Derrière la passionnante description, presque documentaire dans son observation, de la difficile vie des pionniers, et au-delà du film d'aventure trépidant, Mann trouve ici le terrain idéal pour une réflexion aussi simple que profonde sur la dualité humaine, la corruption des cœurs (causée ici par la découverte de l'or) et le droit à l'amendement. Ce que j'adore chez ce cinéaste, c'est sa façon de faire soudain surgir la cruauté et la violence la plus inattendue dans un film au rythme a priori si paisible. On pourra à la rigueur regretter que le suspense disparaisse un peu dans le dernier quart du film, s'acheminant alors vers un happy end sans surprise. Un très beau film, riche en émotions et en chaleur humaine.




The Man from Laramie (L'Homme de la plaine), 1955
Si le terme de western classique a un sens, je trouve qu'il s'accorde bien à ce film, qui grâce à un récit riche en atmosphère rend vraiment palpable cette époque et les gens qui l'habitaient. Le rythme en apparence paisible du film permet de mieux préparer l'ahurissement du spectateur causé par la soudaine violence que subit Stewart au milieu du métrage, faisant ainsi basculer tout le film vers un autre récit. 

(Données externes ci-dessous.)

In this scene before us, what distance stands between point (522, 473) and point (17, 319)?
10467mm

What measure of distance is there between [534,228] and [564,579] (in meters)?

C'est une cruauté que je n'attendais pas et qui laisse vraiment sa trace dans ma mémoire. C'est là qu'on se dit que ça ne rigole plus et qu'on n'est pas dans une gentille évocation pittoresque de l'Ouest. Une noirceur qui culminera jusqu'à la quasi-abstraction dans Man of the west, autre film-parfait dans la carrière de Mann.






Men in war (Côte 465), 1957
Avec très très peu de moyens (une vingtaine d'hommes, une jeep, quelques explosifs), ce qui rappelle un peu le Attack ! que Robert Aldrich tourna l'année précédente, Mann offre un portrait saisissant des hommes en guerre au cœur d'une Nature sauvage. Aucun commentaire n'est fait sur les raisons géopolitiques du conflit. Ça pourrait se passer en Corée comme dans les Ardennes. On cherche ici à atteindre une dimension universelle. Le jeu assez naturaliste des acteurs rend bien compte du sentiment de la peur au ventre éprouvé par ces soldats, totalement abandonnés. Face à une situation qui semble désespérée, il semblent n'avoir plus de compte à rendre qu'à eux-même. À chacun sa stratégie, et le comportement révoltant du soldat joué par Aldo Ray s'avérera plus d'une fois être justifié par la situation. 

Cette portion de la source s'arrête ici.